WHAT IS BEING ASKED. Copy word for word the part of the Genesis 48 devotional below, starting with "Questions for Reflection" and going on through "death, and resurrection?".

EXTRACTED TEXT.
··········

Athlete, You Have An Inheritance

*This series was written by the AIA staff team at UVA

Read Genesis 48

By counting Joseph’s two sons as his own (48:5), Jacob is giving Joseph, the preeminent Christ-figure in the latter half of Genesis, a double-portion of his inheritance.  Joseph’s two sons, Ephraim and Manasseh, will each receive a large allotment of land when Israel is later given the promised land of Canaan.  This double-portion was traditionally reserved for the firstborn son.  Joseph, however, received the double-portion not by virtue of his birth order, but by virtue of his life.  Here we see yet another way that Joseph’s life points to Jesus.  Jesus, too, receives the inheritance of the “firstborn” (Romans 8:29; Colossians 1:15-20; Hebrews 1:6. 12:23, Revelation 1:5), not by virtue of his birth but by virtue of his life, death, and resurrection.  With this understanding, we see that Jesus’ title of “firstborn” in no way connotes that He is a created being, but rather that He receives the greater inheritance of a firstborn son!

Jacob has truly learned to trust in the ways of God by this point, after trying to control his own life for so long.  Like Isaac, he too could barely see in his old age (48:10).  Unlike Isaac, he did not resist the untraditional ways of God.  Not only does he give Joseph the double-portion among his sons, he also crosses his hands to bless Ephraim, Joseph's the second son, ahead of Manasseh, Joseph's firstborn.

Questions for Reflection and Prayer

1. Consider the inheritance of Jesus, our great Shepherd.  His land is a new earth, refined and perfected.  His flock is a people from every tongue, tribe and nation, refined and perfected.  His blessing is the abundant production and beauty of the new earth, and the immediate presence of his Father.  He shares all of this with his brothers and sisters, those who are united to him by faith.  Today, are you living in the reality that you share in this inheritance, by virtue of his life, death, and resurrection?

··········

Collected data entries.
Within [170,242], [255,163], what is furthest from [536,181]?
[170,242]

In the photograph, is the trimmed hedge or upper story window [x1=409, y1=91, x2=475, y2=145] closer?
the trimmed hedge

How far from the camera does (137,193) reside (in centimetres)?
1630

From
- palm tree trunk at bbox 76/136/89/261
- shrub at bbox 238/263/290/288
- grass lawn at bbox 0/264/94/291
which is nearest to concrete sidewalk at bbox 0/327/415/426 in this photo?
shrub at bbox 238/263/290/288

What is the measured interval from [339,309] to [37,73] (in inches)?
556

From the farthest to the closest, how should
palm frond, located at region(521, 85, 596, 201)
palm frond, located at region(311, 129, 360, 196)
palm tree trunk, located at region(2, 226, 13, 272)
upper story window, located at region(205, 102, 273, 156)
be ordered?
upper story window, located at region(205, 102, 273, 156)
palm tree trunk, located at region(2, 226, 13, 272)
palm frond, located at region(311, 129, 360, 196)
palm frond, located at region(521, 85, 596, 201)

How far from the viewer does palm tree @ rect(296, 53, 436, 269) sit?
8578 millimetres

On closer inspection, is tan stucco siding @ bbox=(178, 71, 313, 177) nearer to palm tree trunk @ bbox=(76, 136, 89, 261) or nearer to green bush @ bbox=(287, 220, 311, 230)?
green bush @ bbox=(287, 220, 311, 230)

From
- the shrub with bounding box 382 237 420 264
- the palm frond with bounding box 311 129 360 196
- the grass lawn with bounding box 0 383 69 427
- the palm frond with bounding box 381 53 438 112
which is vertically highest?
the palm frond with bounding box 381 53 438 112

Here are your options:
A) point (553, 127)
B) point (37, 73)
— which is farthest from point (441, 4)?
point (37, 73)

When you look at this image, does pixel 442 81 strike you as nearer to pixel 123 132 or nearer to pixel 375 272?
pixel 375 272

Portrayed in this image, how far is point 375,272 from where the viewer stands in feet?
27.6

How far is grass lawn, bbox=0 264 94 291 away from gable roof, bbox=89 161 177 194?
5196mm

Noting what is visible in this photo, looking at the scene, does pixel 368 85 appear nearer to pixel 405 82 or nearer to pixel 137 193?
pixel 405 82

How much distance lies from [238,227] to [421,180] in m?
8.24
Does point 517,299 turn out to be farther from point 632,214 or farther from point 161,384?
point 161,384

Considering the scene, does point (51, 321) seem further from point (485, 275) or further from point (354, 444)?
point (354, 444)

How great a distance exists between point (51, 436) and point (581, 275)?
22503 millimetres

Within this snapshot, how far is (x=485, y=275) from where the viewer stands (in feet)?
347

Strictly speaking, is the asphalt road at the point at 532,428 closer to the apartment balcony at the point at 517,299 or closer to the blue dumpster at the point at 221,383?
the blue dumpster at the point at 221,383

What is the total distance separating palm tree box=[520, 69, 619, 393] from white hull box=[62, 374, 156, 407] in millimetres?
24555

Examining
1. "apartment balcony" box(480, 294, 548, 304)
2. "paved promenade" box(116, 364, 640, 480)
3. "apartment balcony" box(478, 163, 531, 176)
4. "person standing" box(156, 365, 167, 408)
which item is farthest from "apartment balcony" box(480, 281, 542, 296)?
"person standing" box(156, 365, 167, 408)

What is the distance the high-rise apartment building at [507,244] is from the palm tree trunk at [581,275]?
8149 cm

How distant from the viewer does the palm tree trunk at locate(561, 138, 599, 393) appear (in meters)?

··········

RESPONSE AREA.
Questions for Reflection and Prayer

1. Consider the inheritance of Jesus, our great Shepherd.  His land is a new earth, refined and perfected.  His flock is a people from every tongue, tribe and nation, refined and perfected.  His blessing is the abundant production and beauty of the new earth, and the immediate presence of his Father.  He shares all of this with his brothers and sisters, those who are united to him by faith.  Today, are you living in the reality that you share in this inheritance, by virtue of his life, death, and resurrection?